REQUIREMENT:
Reproduce the part of the WAZO article between "- Affiliations: Premiere" and "WLCF at 107.1)", inclusive.

PASSAGE:
•••
WAZO
- Southport, North Carolina; United States;
- Broadcast area: Wilmington, North Carolina
- Frequency: 107.5 MHz
- Branding: Z1075

Programming
- Format: Top 40 (CHR)
- Affiliations: Premiere Networks

Ownership
- Owner: Sunrise Broadcasting, LLC
- Sister stations: WKXB, WILT, WMFD, WRMR

History
- First air date: April 15, 1978 (as WLCF at 107.1)
- Former call signs: WLCF (1978–1983) WJYW (1983–1988) WSFM (1988–2004)
- Former frequencies: 107.1 MHz (1978–1988)

Technical information
- Licensing authority: FCC
- Facility ID: 59480
- Class: C2
- ERP: 21,000 watts
- HAAT: 234 meters
- Transmitter coordinates: 34°14′37″N 78°07′24″W﻿ / ﻿34.24361°N 78.12333°W

Links
- Public license information: Public file; LMS;
- Webcast: Listen Live
- Website: z1075.com

= WAZO =

WAZO (107.5 FM, "Z107.5") is a radio station broadcasting a Top 40 (CHR) format. Licensed to Southport, North Carolina, United States, the station serves the Wilmington area. WAZO is currently owned by Sunrise Broadcasting, LLC.

==History==
For many years, WJYW "Joy 107" in Southport, North Carolina, played beautiful music. The format had a negative reputation as one intended only for older listeners, intended only as background music.

In February 1986, Will Bowen became WJYW station manager, and soon the station was successful with a new version of easy listening music, with "ultra-contemporary" from Bonneville Broadcasting replacing "matched flow". The target audience was 25–54, with more vocals and more instrumental versions of newer songs. The station also had more live DJs. Bowen said, "We're not an easy listening station. We're a radio station that happens to play easy listening music."

In 1986, the "Year of Relaxation" won WJYW a national award for creativity. Owner Atlantic Broadcasting, which took over the station when it was having problems, asked for a power increase from 3,000 to 50,000 watts. By this time, the station offices were in Wilmington.

In the late 1980s, WJYW changed its name to WSFM "Surf 107.5", and changed its format to album oriented rock. During the 1990s, Surf 107.5 changed to alternative rock.

The local "Morning Disaster with Bryan & Jim," featuring Bryan Keith and Jim Whitmeyer, aired on WSFM for more than ten years. Then owner Sea-Comm moved the show to Classic Rock sister WBNE when Surf signed the syndicated "Lex and Terry".

In July 2004, NextMedia Group purchased WRQR, WAZO, and WMFD from Ocean Broadcasting, and WKXB and WSFM from Sea-Comm Inc. The sale meant WSFM and WAZO would trade frequencies. JoJo, Jamie and Flave of WERO (Bob 93.3) (also owned by NextMedia at the time) in Greenville, North Carolina joined what was now Z1075.

In July 2008, Capitol Broadcasting announced its purchase of NextMedia's Wilmington stations.

On July 31, 2009, the station increased effective radiated power to 75,000 watts.

In 2026 Curtis Media Group purchased WAZO and five other stations from Capitol Broadcasting's Sunrise Broadcasting for $1.75 million.
•••
DATA SECTION:
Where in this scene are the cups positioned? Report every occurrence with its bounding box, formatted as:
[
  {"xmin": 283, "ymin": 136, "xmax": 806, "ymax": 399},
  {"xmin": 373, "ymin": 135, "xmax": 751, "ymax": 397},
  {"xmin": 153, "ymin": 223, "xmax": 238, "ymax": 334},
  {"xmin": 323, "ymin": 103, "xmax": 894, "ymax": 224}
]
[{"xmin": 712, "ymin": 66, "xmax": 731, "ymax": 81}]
•••
WRITTEN SOLUTION:
- Affiliations: Premiere Networks

Ownership
- Owner: Sunrise Broadcasting, LLC
- Sister stations: WKXB, WILT, WMFD, WRMR

History
- First air date: April 15, 1978 (as WLCF at 107.1)